I was recently extending redcarpet
(a Markdown rendering library) to
render a CHANGELOG.md
in a nicer way. The idea is that markdown like this:
- [fixed] that one bug
- [added] that one feature
- [removed] that other thing
- this one doesn't have a tag
turns into this HTML:
<ol>
<li><span class="fixed tag">fixed</span> that one bug</li>
<li><span class="added tag">added</span> that one feature</li>
<li><span class="removed tag">removed</span> that other thing</li>
<li>this one doesn't have a tag</li>
<ol></ol>
</ol>
Notice that the main transformation is the "tag" inside square brackets
is turned into a span
element with a class of the same name.
Extending the rendering of list elements in redcarpet
specifically involves
overwriting a method that looks like this1:
def list_item(text)
end
The text
argument in the method signature is a single list item,
stripped of the identifier (in this case "-"). So, inside this method,
I have to parse [fixed] that one bug
and turn it into my desired HTML.
First Regex Approach
My first regex approach was to capture everything inside []
, and use the
captured group to create the span tag. This seemed straightforward:
def list_item(text)
matched = text.match(/^\\[(.*)\\] (.*)$/)
tag_type = matched[1]
note = matched[2]
"1. <span class=#{tag_type} tag>#{tag_type}</span>#{note}"
end
The important part of this regex is \\[(.*)\\]
2.
- The double backslashed
[
and]
characters match literal square brackets in my string - The
(.*)
between the square bracket literals match ALL characters inside the square brackets
The second part of the regex (.*)
simply captures the rest of the string in
another capture group that we can assign to the note
variable.
(I've omitted the handling of list items that don't contain square brackets for the sake of simplicity.)
The Edge Case
This solution worked pretty well, but I ran into an issue. When I attempted to
render a list item that contained a second pair of []
literals, the HTML
output was all messed up.
For example, this markdown:
- [fixed] [something] happened here
SHOULD be rendered as:
<span class="fixed tag">[something] happened here</span>
But instead, I was getting:
1.
<em class="fixed] [something tag">fixed] [something</em>
<span>happened here</span>
At first glance, this looked like garbage text to me, but then I realized that
the first capture group of my regex, between the []
literals, was capturing
from the first [
to the last ]
in the input string.
So, my first capture group was capturing: fixed] [something
instead of
just fixed
.
This was strange to me, because I assumed that the .*
in \\[(.*)\\]
would capture UNTIL it reached the first ]
.
But it turns out that the .*
is "greedy". That means that that it will match
all characters to the end of the entire string, and then work backwards to find
the next match for the remaining regex.
To break it down.. here's what happens:
\\[
finds the first literal open square bracket(.*)

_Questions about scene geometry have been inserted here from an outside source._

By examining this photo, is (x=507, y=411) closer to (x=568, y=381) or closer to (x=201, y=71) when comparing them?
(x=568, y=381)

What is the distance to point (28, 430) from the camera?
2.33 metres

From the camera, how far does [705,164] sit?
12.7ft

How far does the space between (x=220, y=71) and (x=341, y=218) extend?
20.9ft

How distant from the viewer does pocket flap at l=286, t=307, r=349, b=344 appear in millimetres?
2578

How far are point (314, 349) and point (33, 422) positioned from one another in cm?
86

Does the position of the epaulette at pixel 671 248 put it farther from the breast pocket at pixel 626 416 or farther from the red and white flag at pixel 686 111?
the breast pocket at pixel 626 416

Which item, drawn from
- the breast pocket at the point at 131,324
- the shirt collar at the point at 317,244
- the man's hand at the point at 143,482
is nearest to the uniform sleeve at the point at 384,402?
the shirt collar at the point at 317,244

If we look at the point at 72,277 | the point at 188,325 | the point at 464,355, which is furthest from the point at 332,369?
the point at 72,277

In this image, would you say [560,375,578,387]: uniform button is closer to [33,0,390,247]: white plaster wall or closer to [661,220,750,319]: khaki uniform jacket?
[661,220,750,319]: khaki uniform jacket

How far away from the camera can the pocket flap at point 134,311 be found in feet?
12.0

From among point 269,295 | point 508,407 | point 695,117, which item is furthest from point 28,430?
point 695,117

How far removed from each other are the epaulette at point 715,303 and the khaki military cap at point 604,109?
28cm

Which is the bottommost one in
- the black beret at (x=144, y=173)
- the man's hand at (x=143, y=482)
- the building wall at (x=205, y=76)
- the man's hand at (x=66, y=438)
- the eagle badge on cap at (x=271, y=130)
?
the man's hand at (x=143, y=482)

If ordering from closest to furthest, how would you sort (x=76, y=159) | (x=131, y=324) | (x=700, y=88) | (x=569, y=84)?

captures the rest of the string\\]
starts at the end of the string and goes backwards one character at a time until it finds a literal close square bracket.(.*)
takes the remaining string after that closing square bracket and captures that in a group.
So in step 3, the wrong square bracket is found :(.
Solution
There are two ways to fix this:
Make .*
NOT greedy
The first way is to change the behavior of .*
so that it doesn't gobble up
the entire string, like the greedy monster it is. So I can change the regex
matcher to:
\\[(.*?)\\]
Notice the extra ?
.
Although this works, the way this Regex has to work now is instead of capturing
a bunch of the string, it has go character by character until it finds the
next closing ]
literal. This makes the regex a lot slower. Since I was rendering
user submitted CHANGELOG.md
files, I didn't want to rely on the size of user
text being small.
Exclude []
literals from the first .*
Another solution is to exclude []
literal square brackets from the first
(.*)
capture group:
\\[([^\\[\\]]*)\\]
This looks confusing to read, but if you break it down, it makes sense:
\\[
marks the opening literal square bracket(
marks the beginning of the capture group[
marks the beginning of a list^
means NOT\\[\\]
are again the literal square bracket characters]
is the end of the list*
means any number of characters)
marks the end of the capture group\\]
marks the ending literal square bracket
Numbers 2-8 in this list are the replacements for a (.*)
and mean "capture
0 or more characters that are not literal square brackets in a group".
So now, my regex will match my "tag" after the first open square bracket until the first closing square bracket.
The final regex is:
^\\[([^\\[\\]]*)\\] (.*)$
Note that this will still break in some (many) cases, but I'm not addressing those here.
Links
Here's some links with the regex explained here:
Footnotes
- I've omitted the second argument that allows handling of ordered and unordered lists for simplification.
- I'm not entirely clear in regex land when double backslashes are needed for escaping and when a single backslash will do. For example, the regex101 links at the bottom of this article have regexes with only single backslashes for escaping.